## Start

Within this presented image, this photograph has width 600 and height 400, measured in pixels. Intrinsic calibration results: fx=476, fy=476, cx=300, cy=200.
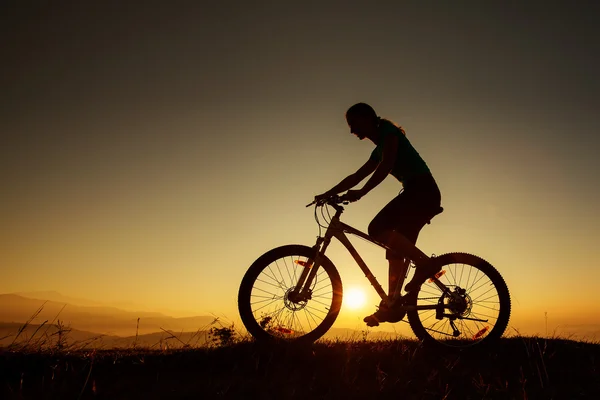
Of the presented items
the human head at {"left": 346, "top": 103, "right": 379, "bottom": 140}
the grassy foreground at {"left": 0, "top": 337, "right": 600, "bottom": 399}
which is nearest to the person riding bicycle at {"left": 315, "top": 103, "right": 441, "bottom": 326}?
the human head at {"left": 346, "top": 103, "right": 379, "bottom": 140}

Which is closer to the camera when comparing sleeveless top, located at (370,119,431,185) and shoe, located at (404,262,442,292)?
sleeveless top, located at (370,119,431,185)

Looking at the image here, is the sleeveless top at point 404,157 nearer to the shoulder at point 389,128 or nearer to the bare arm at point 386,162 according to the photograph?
the shoulder at point 389,128

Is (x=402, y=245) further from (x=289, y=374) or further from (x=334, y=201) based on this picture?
(x=289, y=374)

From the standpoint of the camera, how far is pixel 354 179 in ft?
21.1

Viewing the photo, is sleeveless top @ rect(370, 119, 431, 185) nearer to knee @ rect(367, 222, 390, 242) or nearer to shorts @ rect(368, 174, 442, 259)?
shorts @ rect(368, 174, 442, 259)

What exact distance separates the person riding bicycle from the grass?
95 centimetres

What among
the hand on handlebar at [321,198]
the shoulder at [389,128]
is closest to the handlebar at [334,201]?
the hand on handlebar at [321,198]

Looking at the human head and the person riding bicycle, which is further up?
the human head

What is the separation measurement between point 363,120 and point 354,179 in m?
0.79

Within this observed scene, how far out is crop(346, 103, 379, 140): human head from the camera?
635cm

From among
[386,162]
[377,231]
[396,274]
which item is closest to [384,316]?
[396,274]

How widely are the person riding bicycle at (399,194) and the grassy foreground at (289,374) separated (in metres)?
0.94

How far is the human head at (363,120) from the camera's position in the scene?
250 inches

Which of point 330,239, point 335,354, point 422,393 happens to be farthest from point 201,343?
point 422,393
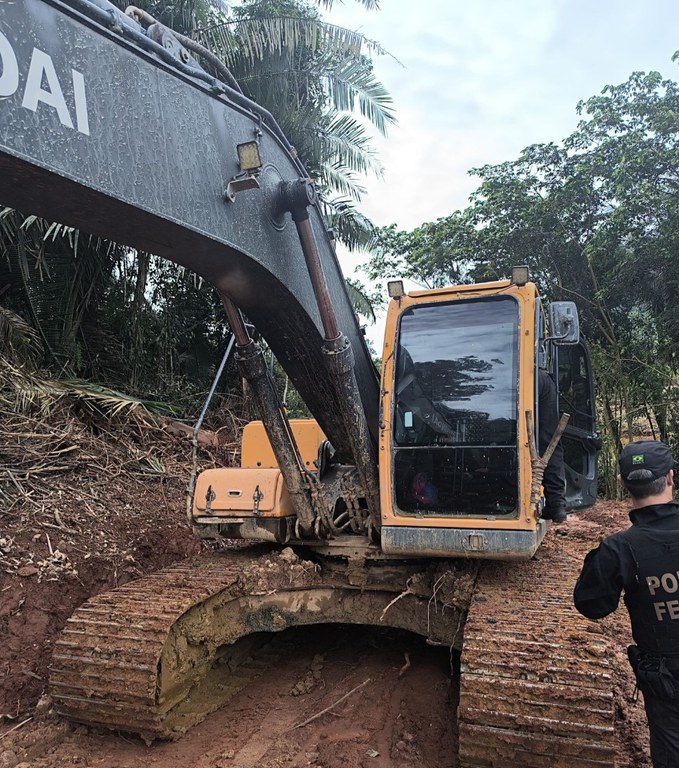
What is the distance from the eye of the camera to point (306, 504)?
3984mm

## End

CHALLENGE: Copy the lines from the line with "From the standpoint" to the line with "95 centimetres", both included, with no changes.

THE RESULT:
From the standpoint of the camera, how far is pixel 354 179 in ft?
21.1

Viewing the photo, is sleeveless top @ rect(370, 119, 431, 185) nearer to knee @ rect(367, 222, 390, 242) or nearer to shorts @ rect(368, 174, 442, 259)?
shorts @ rect(368, 174, 442, 259)

What exact distance separates the person riding bicycle from the grass?
95 centimetres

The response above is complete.